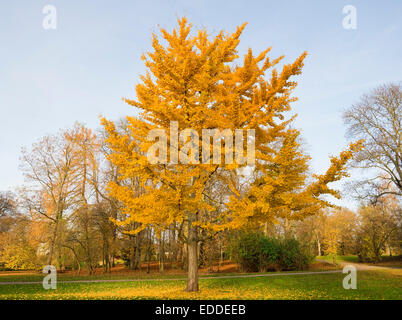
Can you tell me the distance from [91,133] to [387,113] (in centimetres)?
2373

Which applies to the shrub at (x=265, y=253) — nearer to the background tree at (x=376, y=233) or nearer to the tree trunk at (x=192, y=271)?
the tree trunk at (x=192, y=271)

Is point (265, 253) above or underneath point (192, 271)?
underneath

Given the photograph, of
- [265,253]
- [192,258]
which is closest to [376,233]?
[265,253]

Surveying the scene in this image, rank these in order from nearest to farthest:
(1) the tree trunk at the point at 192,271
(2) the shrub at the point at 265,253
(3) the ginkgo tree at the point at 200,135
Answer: (3) the ginkgo tree at the point at 200,135 < (1) the tree trunk at the point at 192,271 < (2) the shrub at the point at 265,253

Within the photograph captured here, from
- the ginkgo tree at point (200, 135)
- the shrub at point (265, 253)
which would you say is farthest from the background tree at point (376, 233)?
the ginkgo tree at point (200, 135)

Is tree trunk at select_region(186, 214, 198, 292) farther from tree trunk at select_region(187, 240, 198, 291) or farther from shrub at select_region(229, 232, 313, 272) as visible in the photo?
shrub at select_region(229, 232, 313, 272)

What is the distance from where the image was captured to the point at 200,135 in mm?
9492

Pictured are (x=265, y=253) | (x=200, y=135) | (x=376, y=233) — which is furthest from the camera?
(x=376, y=233)

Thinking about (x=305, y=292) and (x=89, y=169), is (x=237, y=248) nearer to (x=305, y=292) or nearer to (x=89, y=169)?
(x=305, y=292)

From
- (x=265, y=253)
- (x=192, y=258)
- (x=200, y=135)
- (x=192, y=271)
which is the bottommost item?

- _Problem_: Retype all of the data above exactly as given, leaving the pictures out.

- _Written response_:
Can you tell me the distance from [91,133] to [387,113] (in centimetres)?
2373

Which applies to the shrub at (x=265, y=253) — nearer to the background tree at (x=376, y=233) or nearer to the tree trunk at (x=192, y=271)?
the tree trunk at (x=192, y=271)

Is point (265, 253) above or underneath point (192, 271)?
underneath

Given the photograph, of
- [265,253]
- [192,258]
which is closest to [376,233]?
[265,253]

Surveying the scene in this image, rank these in order from nearest to farthest:
(1) the tree trunk at the point at 192,271
(2) the shrub at the point at 265,253
(3) the ginkgo tree at the point at 200,135
Answer: (3) the ginkgo tree at the point at 200,135 < (1) the tree trunk at the point at 192,271 < (2) the shrub at the point at 265,253

Within the photograph captured here, from
- the ginkgo tree at point (200, 135)
- the shrub at point (265, 253)
which would you say is farthest from the background tree at point (376, 233)?
the ginkgo tree at point (200, 135)

Is tree trunk at select_region(186, 214, 198, 292) farther from tree trunk at select_region(187, 240, 198, 291) or farther from shrub at select_region(229, 232, 313, 272) as visible in the photo?
shrub at select_region(229, 232, 313, 272)

What is the distance from where the image was captured to the point at 200,135 in mm?
9492

Pictured are (x=265, y=253) | (x=200, y=135) | (x=376, y=233) — which is furthest from the camera?
(x=376, y=233)

Thinking about (x=305, y=292) and (x=89, y=169), is (x=237, y=248) nearer to (x=305, y=292) or nearer to (x=89, y=169)?
(x=305, y=292)

From
- (x=265, y=253)
- (x=192, y=258)
- (x=200, y=135)
- (x=192, y=271)
which is the bottommost item?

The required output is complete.